• Task 1
In the article on low-value imports below, why did Chris Wilkinson expect the new levy to make consumers think twice before placing an order? Answer in one to three sentences.
• Task 2
According to the article on low-value imports below, how has the share of total household spending on low-value imports changed since 2023?

Top of Extract

Stats NZ data shows the growth in “low-value imports” coming into the country indicated the increasing dominance of platforms such as Temu.

Between 2003 and 2006, the proportion of total household spending on this type of import lifted from 0.1% to 0.9%. It then dipped, and in 2011 grew from 0.5% to 2% by 2022.

Since 2023, it has lifted from 1.8% to 2.8% today.

NZ Post has been contacted for comment.

First Retail Group managing director Chris Wilkinson expected the new levy would cause consumers to think twice before placing an order.

“It's certainly going to start hitting people when they find that buying that small item now has got another $2 added on it,” Wilkinson told The Post.

The Wellington-based retail commentator said managing the scale of low-value packages coming into the country had to “put significant stress” on Customs and Border Control as sales at the likes of Temu, Shein and Alibaba had spiked significantly in recent years.

“This will definitely have downstream benefits in terms of reducing that spending attrition that's leaving New Zealand, and it'll probably have some benefit in reducing the amount of disposable goods that are being brought into the country.”

Bottom of Extract
Top of Provided material

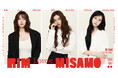 ファッションアイウエアブランド「RIM BY JINS」　アンバサダーキャンペーン「RIM loves MISAMO」第2弾、コンセプトフィルム本日解禁！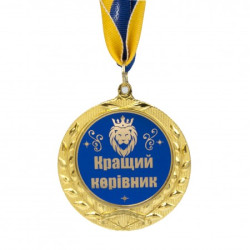 Медаль подарочная 43153 Лучший руководитель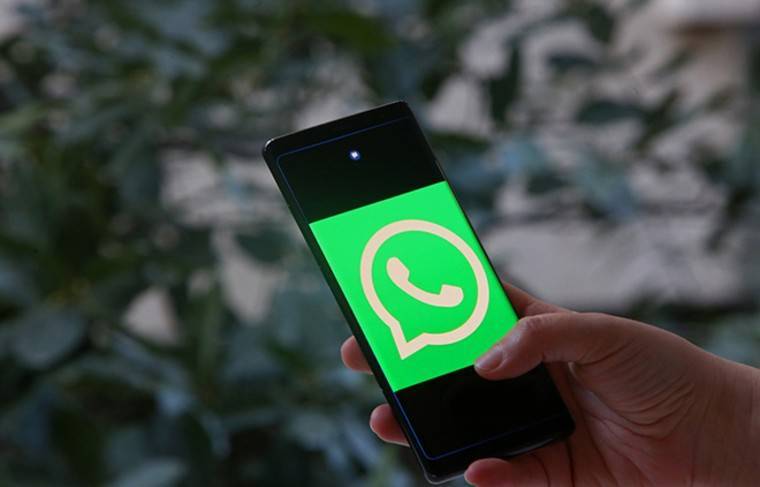WhatsApp изменил ограничения в видеозвонках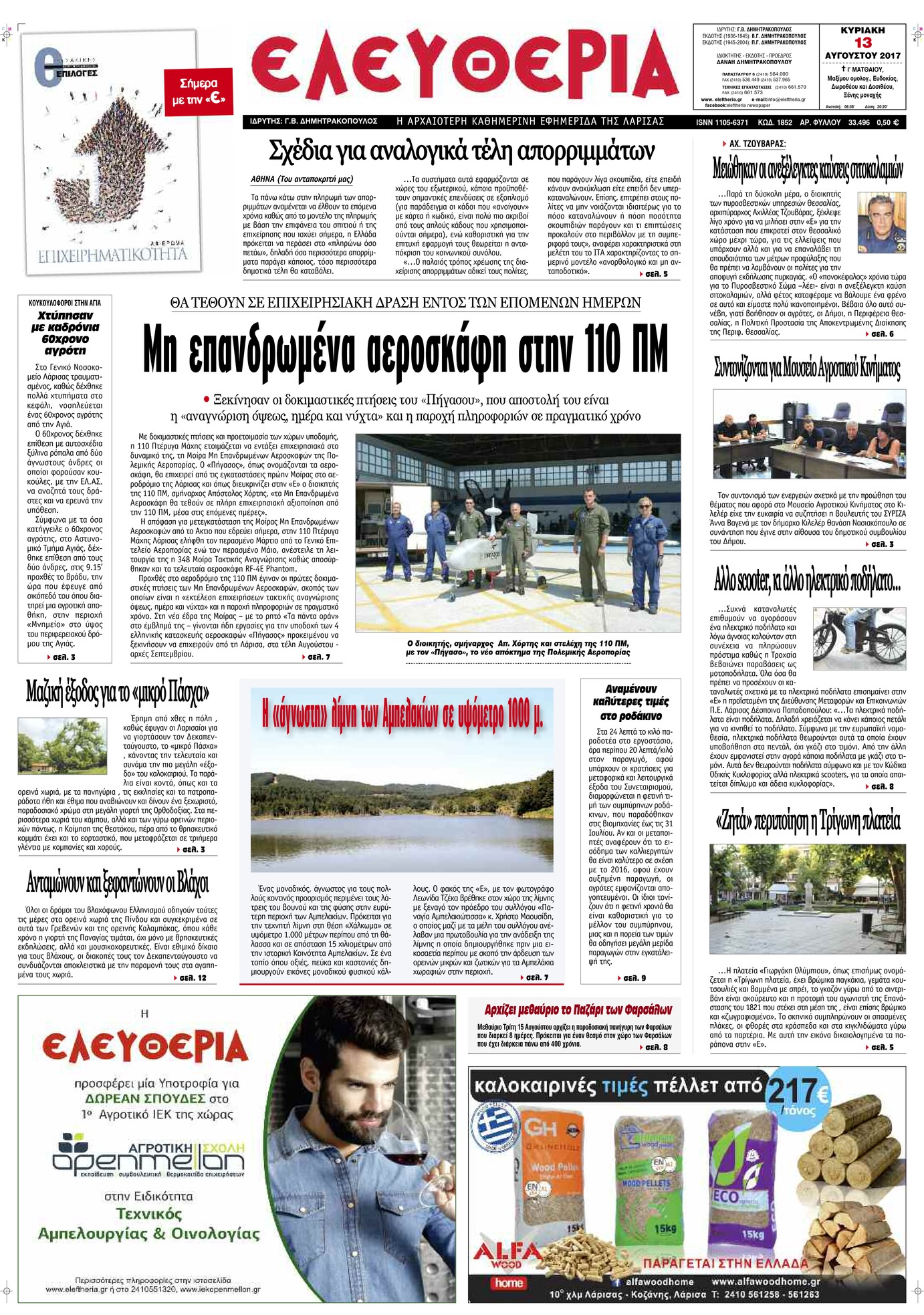 Πρωτοσέλιδο εφημερίδας Ελευθερία Λάρισσας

Bottom of Provided material

• Reply 1
He expected it because people would feel the levy when they found that buying a small item now had another $2 added to it.

• Reply 2
It has risen from 1.8% to 2.8%.